Pengacara Ilham, Nasiruddin Pasigai, membenarkan adanya rencana mengajukan permohonan gugatan praperadilan tersebut. Namun permohonan itu belum akan diajukan secara resmi dalam waktu dekat. "Kami menganggap waktunya belum tepat," kata Nasiruddin.
Nasiruddin mengatakan materi hukum penetapan Ilham sebagai tersangka masih terus dikaji, termasuk pertimbangan untung-rugi bila gugatan jadi dilakukan. "Kami tidak ingin asal seruduk karena jangan sampai klien kami bisa tersudut dengan praperadilan itu."
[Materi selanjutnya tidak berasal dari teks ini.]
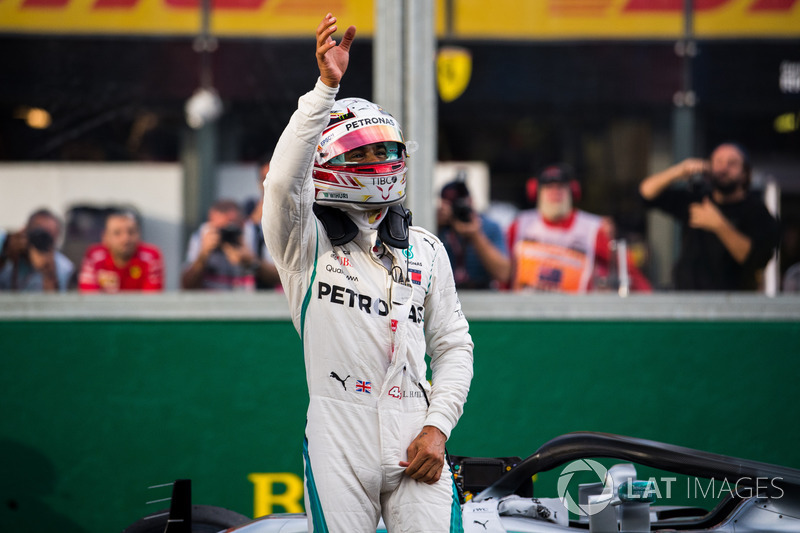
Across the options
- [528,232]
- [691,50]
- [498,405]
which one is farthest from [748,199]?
[498,405]

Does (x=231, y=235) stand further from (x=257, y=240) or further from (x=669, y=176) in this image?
(x=669, y=176)

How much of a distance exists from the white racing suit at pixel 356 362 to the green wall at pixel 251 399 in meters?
2.15

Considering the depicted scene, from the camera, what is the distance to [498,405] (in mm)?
5105

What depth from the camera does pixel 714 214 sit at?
207 inches

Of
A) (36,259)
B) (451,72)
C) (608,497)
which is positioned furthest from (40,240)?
(608,497)

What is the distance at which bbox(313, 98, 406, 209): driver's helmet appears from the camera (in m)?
2.89

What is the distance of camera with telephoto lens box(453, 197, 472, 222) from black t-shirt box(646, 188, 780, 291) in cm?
98

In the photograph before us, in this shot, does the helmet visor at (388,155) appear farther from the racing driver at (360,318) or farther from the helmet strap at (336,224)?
the helmet strap at (336,224)

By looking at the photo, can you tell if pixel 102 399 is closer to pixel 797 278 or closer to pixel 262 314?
pixel 262 314

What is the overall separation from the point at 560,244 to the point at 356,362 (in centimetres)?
267

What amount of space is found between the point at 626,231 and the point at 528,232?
0.54 meters

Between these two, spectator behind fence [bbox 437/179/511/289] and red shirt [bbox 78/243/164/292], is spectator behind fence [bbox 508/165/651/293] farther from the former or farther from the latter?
red shirt [bbox 78/243/164/292]

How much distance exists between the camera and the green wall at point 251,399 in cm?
499

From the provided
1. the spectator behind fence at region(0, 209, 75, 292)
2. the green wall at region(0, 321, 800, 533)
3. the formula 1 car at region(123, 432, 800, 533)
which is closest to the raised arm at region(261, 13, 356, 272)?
the formula 1 car at region(123, 432, 800, 533)
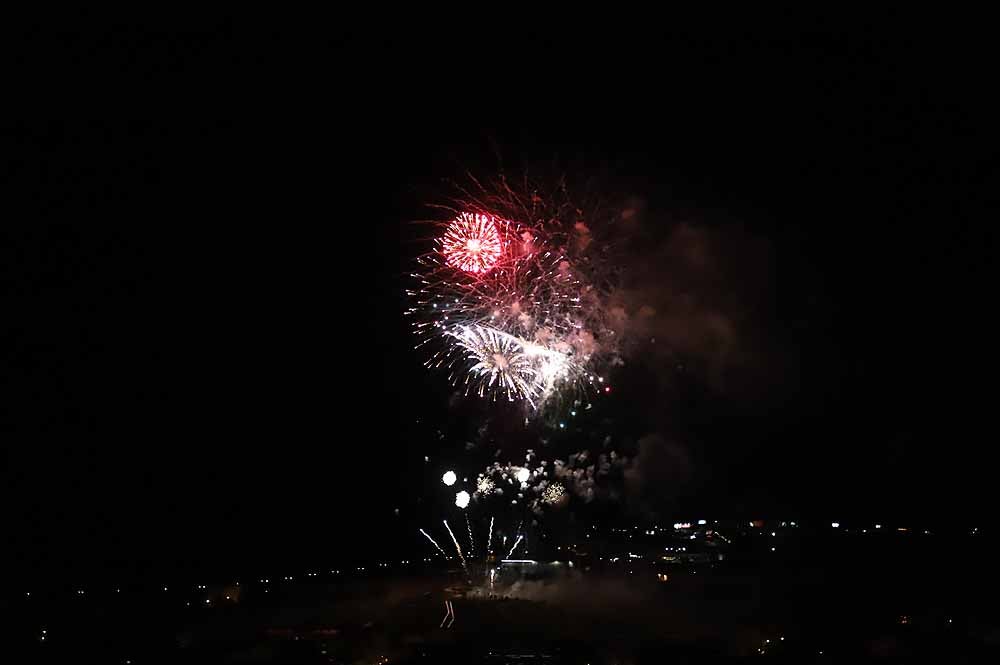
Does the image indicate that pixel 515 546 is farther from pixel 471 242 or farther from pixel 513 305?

Ihwal kasus yang menjerat kliennya, Nasiruddin menilai tidak ada penyimpangan dalam kerja sama itu. Proses itu, kata dia, sudah sesuai dengan mekanisme hukum yang berlaku. Ilham pun, kata dia, hanya memberikan rekomendasi. "Kerja sama sepenuhnya dilaksanakan direksi PDAM."
Nasiruddin menilai rekomendasi Badan Pemeriksa Keuangan yang meminta pemerintah memutus kontrak kerja sama jika merugikan negara tidak bisa serta-merta dilakukan. Sebab pemerintah dan rekanan telah terikat kontrak, sehingga pemutusan sepihak dapat berimplikasi hukum.
Kepala Bagian Pemberitaan dan Informasi KPK Priharsa Nugraha membenarkan adanya gugatan praperadilan dari tersangka kasus dugaan korupsi PDAM itu. "Gugatan praperadilan itu atas nama IAS," kata Priharsa.
Ilham ditetapkan sebagai tersangka bersama Direktur Utama PT Traya Tirta Makassar Hengky Widjaja pada 7 Mei 2014. Keduanya dinilai melakukan tindak pidana korupsi secara bersama-sama dan menyalahgunakan wewenang. Keduanya dijerat Pasal 2 dan Pasal 3 Undang-Undang Pemberantasan Tindak Pidana Korupsi.
BPK telah melakukan audit untuk menilai kerugian negara akibat kerja sama itu. Nilai kerugian negara menurut audit itu sekitar Rp 38 miliar. BPK juga menemukan adanya potensi kerugian negara dalam tiga kerja sama PDAM dengan pihak swasta lain.